{Reference Type}: Journal Article
{Title}: Cytoophidia coupling adipose architecture and metabolism.
{Author}: Liu J;Zhang Y;Zhou Y;Wang QQ;Ding K;Zhao S;Lu P;Liu JL;
{Journal}: Cell Mol Life Sci
{Volume}: 79
{Issue}: 10
{Year}: Oct 2022 1
{Factor}: 9.207
{DOI}: 10.1007/s00018-022-04567-w
{Abstract}: Tissue architecture determines its unique physiology and function. How these properties are intertwined has remained unclear. Here we show that the metabolic enzyme CTP synthase (CTPS) form filamentous structures termed cytoophidia along the adipocyte cortex in Drosophila adipose tissue.
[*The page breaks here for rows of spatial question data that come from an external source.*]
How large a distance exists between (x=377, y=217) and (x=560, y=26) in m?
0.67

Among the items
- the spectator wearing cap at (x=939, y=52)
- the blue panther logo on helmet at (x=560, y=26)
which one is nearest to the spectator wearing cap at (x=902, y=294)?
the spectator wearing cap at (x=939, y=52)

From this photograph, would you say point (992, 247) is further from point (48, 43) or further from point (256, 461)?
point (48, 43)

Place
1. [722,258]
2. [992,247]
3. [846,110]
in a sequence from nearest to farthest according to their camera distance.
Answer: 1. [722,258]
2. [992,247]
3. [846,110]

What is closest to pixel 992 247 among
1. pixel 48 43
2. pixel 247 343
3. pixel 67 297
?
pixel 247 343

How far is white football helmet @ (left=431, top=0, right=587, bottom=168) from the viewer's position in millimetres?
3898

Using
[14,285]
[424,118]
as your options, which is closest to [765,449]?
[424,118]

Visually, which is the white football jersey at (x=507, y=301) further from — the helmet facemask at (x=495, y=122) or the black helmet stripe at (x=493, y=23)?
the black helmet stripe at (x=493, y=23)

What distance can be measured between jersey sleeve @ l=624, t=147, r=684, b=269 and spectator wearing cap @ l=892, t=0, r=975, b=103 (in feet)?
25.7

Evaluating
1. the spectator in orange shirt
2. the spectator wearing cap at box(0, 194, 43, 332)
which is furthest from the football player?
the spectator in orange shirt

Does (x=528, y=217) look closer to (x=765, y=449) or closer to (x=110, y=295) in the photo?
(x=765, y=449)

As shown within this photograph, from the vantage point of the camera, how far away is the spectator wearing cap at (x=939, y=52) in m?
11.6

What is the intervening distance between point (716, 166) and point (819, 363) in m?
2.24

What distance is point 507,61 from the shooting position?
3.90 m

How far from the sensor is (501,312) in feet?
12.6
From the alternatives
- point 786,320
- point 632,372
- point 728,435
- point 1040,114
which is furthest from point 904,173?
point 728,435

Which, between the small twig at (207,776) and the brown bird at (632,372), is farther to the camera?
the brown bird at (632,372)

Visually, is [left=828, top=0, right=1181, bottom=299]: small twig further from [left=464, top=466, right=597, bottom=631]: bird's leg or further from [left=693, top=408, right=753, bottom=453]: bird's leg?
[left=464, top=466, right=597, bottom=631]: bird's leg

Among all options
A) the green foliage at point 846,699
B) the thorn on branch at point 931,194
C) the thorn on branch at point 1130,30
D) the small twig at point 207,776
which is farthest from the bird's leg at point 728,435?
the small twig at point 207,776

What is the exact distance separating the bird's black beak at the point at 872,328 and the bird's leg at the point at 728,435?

Loss of cytoophidia, whether due to reduced CTPS expression or a point mutation that specifically abrogates its polymerization ability, causes impaired adipocyte adhesion and defective adipose tissue architecture. Moreover, CTPS influences integrin distribution and dot-like deposition of type IV collagen (Col IV). Col IV-integrin signaling reciprocally regulates the assembly of cytoophidia in adipocytes. Our results demonstrate that a positive feedback signaling loop containing both cytoophidia and integrin adhesion complex couple tissue architecture and metabolism in Drosophila adipose tissue.